What to do.
Count the lines in the rows below that contain the string "located" and give only that number.
--- start Data section ---
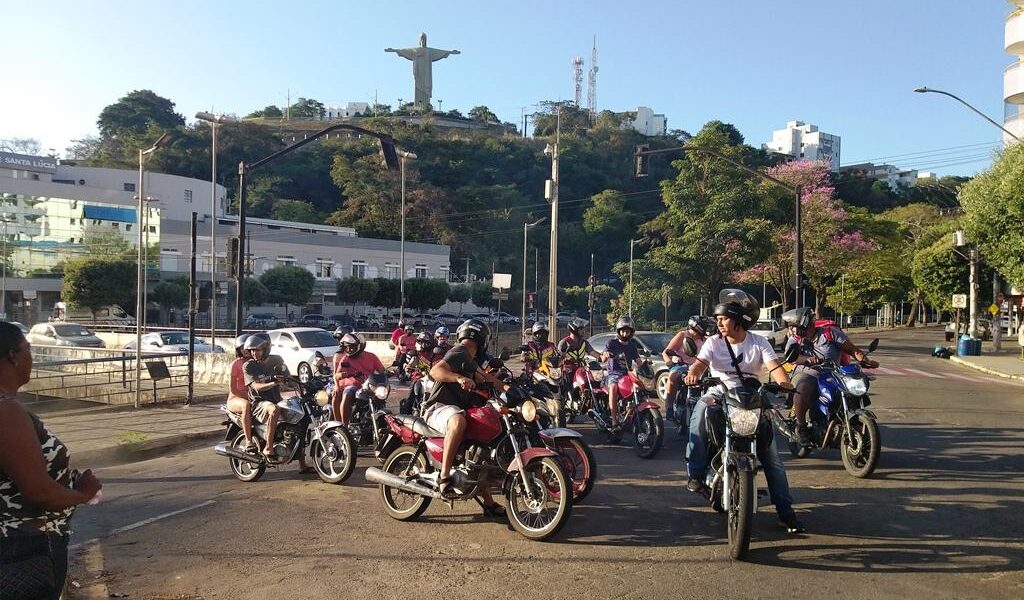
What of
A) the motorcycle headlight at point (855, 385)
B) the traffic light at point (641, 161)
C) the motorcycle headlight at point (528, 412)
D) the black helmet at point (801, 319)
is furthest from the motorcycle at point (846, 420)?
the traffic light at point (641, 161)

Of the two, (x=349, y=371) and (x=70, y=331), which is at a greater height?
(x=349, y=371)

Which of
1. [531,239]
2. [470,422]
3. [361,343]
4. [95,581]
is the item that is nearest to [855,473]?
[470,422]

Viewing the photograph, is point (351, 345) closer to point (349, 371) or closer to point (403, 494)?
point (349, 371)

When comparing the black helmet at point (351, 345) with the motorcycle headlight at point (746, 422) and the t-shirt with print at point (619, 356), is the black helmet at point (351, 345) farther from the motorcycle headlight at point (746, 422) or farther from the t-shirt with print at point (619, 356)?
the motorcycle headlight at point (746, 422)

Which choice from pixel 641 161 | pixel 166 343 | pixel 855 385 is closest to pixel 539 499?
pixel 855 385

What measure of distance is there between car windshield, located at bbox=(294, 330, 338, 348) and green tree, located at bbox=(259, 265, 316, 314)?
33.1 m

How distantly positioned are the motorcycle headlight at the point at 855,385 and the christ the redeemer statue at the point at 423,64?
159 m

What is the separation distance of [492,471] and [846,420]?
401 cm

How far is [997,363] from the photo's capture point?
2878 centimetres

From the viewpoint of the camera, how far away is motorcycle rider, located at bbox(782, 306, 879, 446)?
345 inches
--- end Data section ---
--- start Data section ---
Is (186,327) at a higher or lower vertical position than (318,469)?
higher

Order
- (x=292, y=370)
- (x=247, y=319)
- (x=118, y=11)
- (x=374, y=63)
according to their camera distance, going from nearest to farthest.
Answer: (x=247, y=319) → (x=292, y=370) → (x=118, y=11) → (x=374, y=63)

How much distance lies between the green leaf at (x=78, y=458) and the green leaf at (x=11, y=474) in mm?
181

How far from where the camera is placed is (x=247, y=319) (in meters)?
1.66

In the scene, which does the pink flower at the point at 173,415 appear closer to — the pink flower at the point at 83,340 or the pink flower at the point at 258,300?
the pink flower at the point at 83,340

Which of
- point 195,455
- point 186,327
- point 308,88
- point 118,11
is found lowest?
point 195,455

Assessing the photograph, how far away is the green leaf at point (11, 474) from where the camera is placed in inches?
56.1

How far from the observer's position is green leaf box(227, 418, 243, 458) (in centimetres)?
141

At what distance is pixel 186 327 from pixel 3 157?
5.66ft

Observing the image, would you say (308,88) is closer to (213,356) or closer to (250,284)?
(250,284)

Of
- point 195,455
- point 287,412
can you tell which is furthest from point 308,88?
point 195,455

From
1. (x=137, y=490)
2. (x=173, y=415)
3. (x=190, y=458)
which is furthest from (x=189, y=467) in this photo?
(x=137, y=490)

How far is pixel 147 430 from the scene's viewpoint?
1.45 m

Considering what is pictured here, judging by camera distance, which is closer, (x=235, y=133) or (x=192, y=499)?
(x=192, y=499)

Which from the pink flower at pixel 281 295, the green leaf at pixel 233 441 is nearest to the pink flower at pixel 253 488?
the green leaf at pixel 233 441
--- end Data section ---
--- start Data section ---
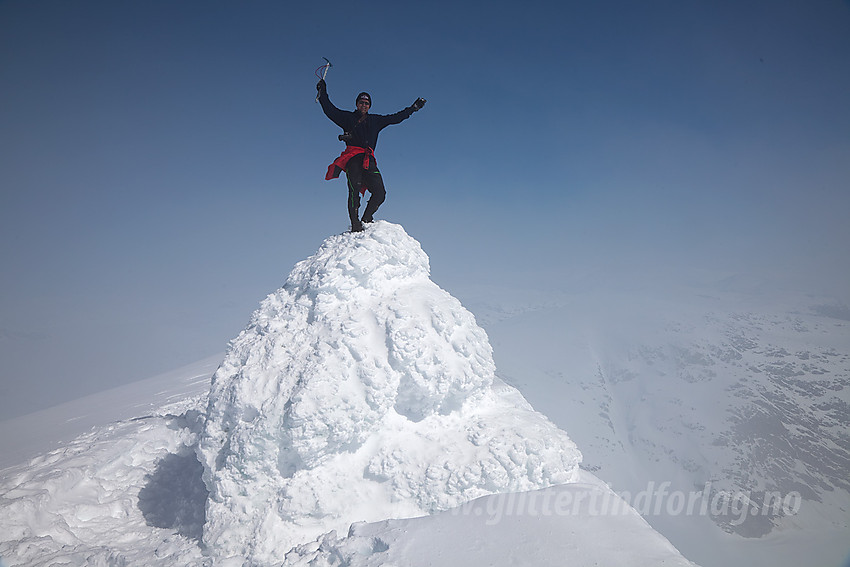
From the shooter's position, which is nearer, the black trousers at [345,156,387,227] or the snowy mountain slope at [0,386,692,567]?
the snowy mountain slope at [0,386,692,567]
--- end Data section ---
Solution for this problem.
2